— ФРАГМЕНТ ТЕКСТА —
+===+

Ну, вот повезли меня, а дальше все написано в моем стихотворении, как же оно начинается… но кончается оно «в участковой КПЗ / Ленинградского района / нашей родины Москва». Это все есть в «Полдне», есть в приложении к «Полдню», так что можно не пересказывать. Потом привезли меня оттуда совсем промерзшую в Бутырку. Еще мне принесли туда на следующий день из дома то самое зимнее пальто. Я ушла в куртке именно потому, что в кармане пальто лежали бумаги. Мне принесли зимнее пальто, я вся закутана. Там где-то нас выпускают в Бутырке — это называется «вокзал». Кто-то там кричит — спрашивает, какого года. Я говорю: «36-го». «А выглядишь старушкой». Я-то привыкла, что меня всегда девчонкой считают, а тут меня в этом старомодном зимнем пальто, еще в каком-то платке за старушку приняли. Ну ничего, потом, как всегда, обычный прием в Бутырке, обыск, фотографирование, шлепанье пальцев, оттисков, потом камера.

Чем были мысли заняты?

Мысли у меня были заняты одним и тем же: собираются они меня признать невменяемой или нет. Это был мой основной страх. Дело в том, что у меня незадолго до ареста вдруг засуетились мои психиатры, у которых я состояла на учете, и сказали: «Вы знаете, поднимается вопрос о том, чтоб снять вас с учета». Я говорю: «Давайте». И они разбирали, какой-то был главный психиатр города Москвы. В общем, они написали так в конце концов: «Данных за шизофрению нет, но временно оставить на учете». И мне было непонятно: может быть, есть решение отправить меня в лагерь. И я очень радовалась. Я боюсь, что в камере на спецу, где я сидела, я сама, как дура, говорила, что боюсь только Казани, только спецбольницы, и что это донесли. Я не знаю, я не уверена, что это так, я не могу быть уверена. Но я этого действительно боялась. Я вот тут кому-то вчера рассказывала: «Я сегодня утром вдруг почему-то вспомнила и попробовала себе представить Казань, но увидела ее не такой, как видела и помню, а такой, как видела во сне в Бутырке». Такие высокие своды, такое все темное, не столько страшное, сколько мрачное и… В общем, пустое все. Где я? Я даже не могу сказать, что я среди этих сводов или среди этих каких-то полулестниц. В общем, на самом деле это был правильный сон, потому что все мое пребывание в Казани — это черная дыра. Я, выйдя из Казани, до самого отъезда в эмиграцию никому никаких подробностей об этом не рассказывала. Я говорить об этом не могла, я говорила: ребята, черная дыра. Говорить стала только в эмиграции, только потому, что надо было спасать других. Только потому. Недавно я встретила Славика Игрунова и говорю: «Вот человек, которого я спасала». Он говорит: «И спасла!».

+===+

— СОХРАНЁННЫЕ ЗАПИСИ —
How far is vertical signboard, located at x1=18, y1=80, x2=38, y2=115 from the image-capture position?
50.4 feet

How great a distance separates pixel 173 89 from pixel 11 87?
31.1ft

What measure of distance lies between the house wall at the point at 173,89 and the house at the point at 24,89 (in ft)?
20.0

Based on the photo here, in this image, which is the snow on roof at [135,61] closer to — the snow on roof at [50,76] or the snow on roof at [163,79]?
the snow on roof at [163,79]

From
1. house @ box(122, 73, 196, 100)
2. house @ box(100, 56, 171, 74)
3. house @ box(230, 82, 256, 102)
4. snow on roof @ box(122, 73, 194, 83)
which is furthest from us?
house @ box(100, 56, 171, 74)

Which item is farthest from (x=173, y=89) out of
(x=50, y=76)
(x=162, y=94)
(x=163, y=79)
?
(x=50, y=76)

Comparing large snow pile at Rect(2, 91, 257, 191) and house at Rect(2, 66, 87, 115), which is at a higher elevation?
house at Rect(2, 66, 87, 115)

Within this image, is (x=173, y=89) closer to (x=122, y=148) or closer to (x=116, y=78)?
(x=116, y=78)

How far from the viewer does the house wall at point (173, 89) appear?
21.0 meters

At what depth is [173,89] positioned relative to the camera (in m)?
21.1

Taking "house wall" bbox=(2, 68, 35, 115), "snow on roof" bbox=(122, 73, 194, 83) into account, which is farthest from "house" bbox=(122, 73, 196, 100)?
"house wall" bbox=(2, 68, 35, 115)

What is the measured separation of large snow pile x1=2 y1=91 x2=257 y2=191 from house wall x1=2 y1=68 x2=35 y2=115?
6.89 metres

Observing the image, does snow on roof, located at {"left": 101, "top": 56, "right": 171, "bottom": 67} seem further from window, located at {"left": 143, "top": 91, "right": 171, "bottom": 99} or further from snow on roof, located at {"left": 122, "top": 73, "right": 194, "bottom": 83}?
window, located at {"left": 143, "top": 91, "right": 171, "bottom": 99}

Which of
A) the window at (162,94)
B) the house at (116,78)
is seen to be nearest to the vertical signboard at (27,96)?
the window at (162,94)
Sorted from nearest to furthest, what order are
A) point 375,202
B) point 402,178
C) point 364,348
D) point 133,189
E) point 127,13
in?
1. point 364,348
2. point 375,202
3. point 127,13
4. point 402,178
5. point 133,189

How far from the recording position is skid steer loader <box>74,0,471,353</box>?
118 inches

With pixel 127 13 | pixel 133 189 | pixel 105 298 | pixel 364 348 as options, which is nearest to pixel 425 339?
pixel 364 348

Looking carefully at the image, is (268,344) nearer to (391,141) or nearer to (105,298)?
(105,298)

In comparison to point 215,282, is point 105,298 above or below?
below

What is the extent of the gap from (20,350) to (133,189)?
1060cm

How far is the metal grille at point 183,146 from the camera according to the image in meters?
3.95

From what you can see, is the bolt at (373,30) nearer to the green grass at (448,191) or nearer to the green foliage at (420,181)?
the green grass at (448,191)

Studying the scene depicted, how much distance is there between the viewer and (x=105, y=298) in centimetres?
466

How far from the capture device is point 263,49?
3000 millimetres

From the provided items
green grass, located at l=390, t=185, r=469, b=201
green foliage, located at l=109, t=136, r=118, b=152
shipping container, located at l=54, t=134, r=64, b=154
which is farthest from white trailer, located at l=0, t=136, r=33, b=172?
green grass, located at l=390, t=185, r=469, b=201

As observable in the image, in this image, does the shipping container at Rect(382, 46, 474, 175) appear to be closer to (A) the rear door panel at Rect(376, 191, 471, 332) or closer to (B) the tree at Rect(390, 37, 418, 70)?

+===+

— УСЛОВИЯ ЗАДАНИЯ —
1. Назовите все предметы одежды, которые упоминаются во фрагменте текста.
2. Определите все строки записей со словом «foliage» и перепишите их целиком.

— ПРАВИЛЬНЫЕ ОТВЕТЫ —
1. Зимнее пальто, куртка, платок.

2.
From what you can see, is the bolt at (373,30) nearer to the green grass at (448,191) or nearer to the green foliage at (420,181)?
green foliage, located at l=109, t=136, r=118, b=152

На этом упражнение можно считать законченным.